Scene question records

* * * * * * * * *

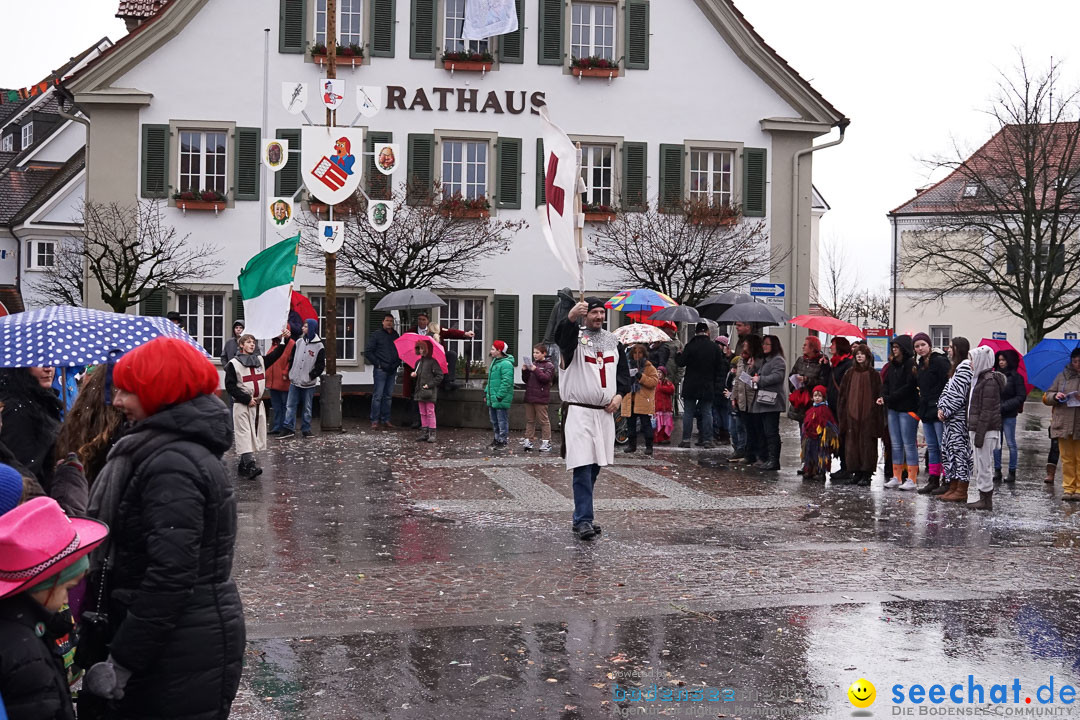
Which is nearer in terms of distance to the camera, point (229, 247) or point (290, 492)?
point (290, 492)

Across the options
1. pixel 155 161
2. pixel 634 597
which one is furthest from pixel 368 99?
pixel 634 597

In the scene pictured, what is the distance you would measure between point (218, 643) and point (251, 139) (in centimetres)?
2447

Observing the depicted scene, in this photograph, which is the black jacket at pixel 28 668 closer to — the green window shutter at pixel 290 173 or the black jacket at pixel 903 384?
the black jacket at pixel 903 384

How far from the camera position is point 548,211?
30.9 ft

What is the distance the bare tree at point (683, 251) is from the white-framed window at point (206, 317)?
830 cm

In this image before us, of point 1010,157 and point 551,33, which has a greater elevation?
point 551,33

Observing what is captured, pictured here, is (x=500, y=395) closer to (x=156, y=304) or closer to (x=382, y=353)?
(x=382, y=353)

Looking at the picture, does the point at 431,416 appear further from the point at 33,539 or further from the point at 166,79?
the point at 33,539

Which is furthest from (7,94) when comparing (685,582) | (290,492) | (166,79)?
(685,582)

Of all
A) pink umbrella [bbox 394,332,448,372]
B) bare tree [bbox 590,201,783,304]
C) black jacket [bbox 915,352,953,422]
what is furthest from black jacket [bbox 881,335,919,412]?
bare tree [bbox 590,201,783,304]

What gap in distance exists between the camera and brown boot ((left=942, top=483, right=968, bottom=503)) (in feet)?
44.3

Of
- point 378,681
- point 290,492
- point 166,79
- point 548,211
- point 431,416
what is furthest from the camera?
point 166,79

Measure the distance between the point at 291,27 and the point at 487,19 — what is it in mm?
4266

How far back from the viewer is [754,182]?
1147 inches
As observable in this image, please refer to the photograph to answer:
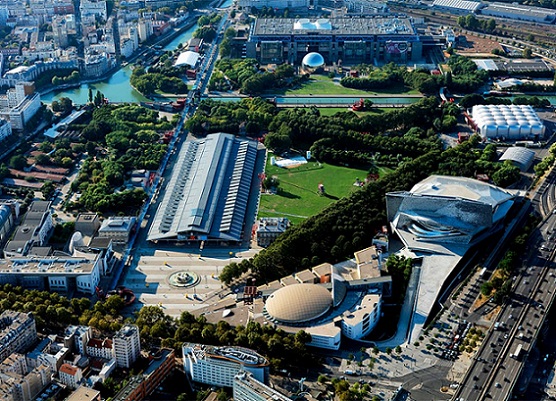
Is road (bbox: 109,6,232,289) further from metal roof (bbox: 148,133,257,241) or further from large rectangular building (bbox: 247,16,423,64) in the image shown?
large rectangular building (bbox: 247,16,423,64)

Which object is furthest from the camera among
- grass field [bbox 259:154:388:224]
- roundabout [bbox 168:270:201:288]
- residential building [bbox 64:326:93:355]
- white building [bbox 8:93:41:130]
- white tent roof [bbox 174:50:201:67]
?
white tent roof [bbox 174:50:201:67]

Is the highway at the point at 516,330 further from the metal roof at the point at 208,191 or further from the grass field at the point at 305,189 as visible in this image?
the metal roof at the point at 208,191

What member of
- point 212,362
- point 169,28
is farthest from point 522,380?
point 169,28

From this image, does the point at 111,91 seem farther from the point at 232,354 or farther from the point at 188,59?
the point at 232,354

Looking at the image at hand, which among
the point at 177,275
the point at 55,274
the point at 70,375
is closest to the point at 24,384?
the point at 70,375

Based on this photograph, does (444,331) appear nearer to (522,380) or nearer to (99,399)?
(522,380)

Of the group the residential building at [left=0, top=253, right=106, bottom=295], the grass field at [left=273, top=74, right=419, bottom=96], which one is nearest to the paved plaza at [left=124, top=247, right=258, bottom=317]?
the residential building at [left=0, top=253, right=106, bottom=295]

* * * * * * * * *

Please reproduce all of the items above verbatim, omitting the pictures.

Which is nearer in terms of distance to the camera, point (229, 247) or point (290, 492)?
point (290, 492)

Across the options
1. pixel 155 161
2. pixel 634 597
which one is furthest from pixel 368 99?
pixel 634 597

In the scene pictured, what is the distance you would measure between point (218, 643) and point (251, 139) (in centimetres)?
2447

Observing the depicted scene, in this photograph, which is the black jacket at pixel 28 668 closer to — the green window shutter at pixel 290 173 or the black jacket at pixel 903 384?
the black jacket at pixel 903 384

How far from the camera position is point 548,211?
30.9 ft

What is the distance the bare tree at point (683, 251) is from the white-framed window at point (206, 317)?
830 cm

In this image before us, of point 1010,157 and point 551,33, which has a greater elevation?
point 551,33

Observing what is captured, pictured here, is (x=500, y=395) closer to (x=156, y=304) or closer to (x=382, y=353)?
(x=382, y=353)

Looking at the picture, does the point at 431,416 appear further from the point at 33,539 or further from the point at 166,79?
the point at 33,539

Which is furthest from (7,94) when comparing (685,582) | (290,492) | (166,79)?
(685,582)

Of all
A) pink umbrella [bbox 394,332,448,372]
B) bare tree [bbox 590,201,783,304]
C) black jacket [bbox 915,352,953,422]
what is furthest from black jacket [bbox 881,335,919,412]?
bare tree [bbox 590,201,783,304]

What gap in distance exists between the camera and brown boot ((left=942, top=483, right=968, bottom=503)) (in feet)?
44.3

Of
- point 378,681
- point 290,492
- point 166,79
- point 548,211
- point 431,416
what is furthest from the camera?
point 166,79

Measure the distance between the point at 291,27 and the point at 487,19 — what is it in mm?
4266

How far back from the viewer is [754,182]?
1147 inches
As observable in this image, please refer to the photograph to answer:
Is road (bbox: 109,6,232,289) further from metal roof (bbox: 148,133,257,241) or further from large rectangular building (bbox: 247,16,423,64) in the image shown?
large rectangular building (bbox: 247,16,423,64)

Which object is furthest from the camera among
- grass field [bbox 259:154:388:224]
- roundabout [bbox 168:270:201:288]
- residential building [bbox 64:326:93:355]
- white building [bbox 8:93:41:130]
- white tent roof [bbox 174:50:201:67]
?
white tent roof [bbox 174:50:201:67]

Is the highway at the point at 516,330 further from the metal roof at the point at 208,191 or further from the grass field at the point at 305,189 as visible in this image?
the metal roof at the point at 208,191

What member of
- point 212,362
- point 169,28
is farthest from point 522,380?
point 169,28

From this image, does the point at 111,91 seem farther from the point at 232,354 or farther from the point at 188,59?
the point at 232,354

Looking at the image at hand, which among
the point at 177,275
the point at 55,274
the point at 70,375
is closest to the point at 24,384?
the point at 70,375

Based on this photograph, does (444,331) appear nearer to (522,380) or nearer to (99,399)?
(522,380)

Of the group the residential building at [left=0, top=253, right=106, bottom=295], the grass field at [left=273, top=74, right=419, bottom=96], which one is nearest to the paved plaza at [left=124, top=247, right=258, bottom=317]?
the residential building at [left=0, top=253, right=106, bottom=295]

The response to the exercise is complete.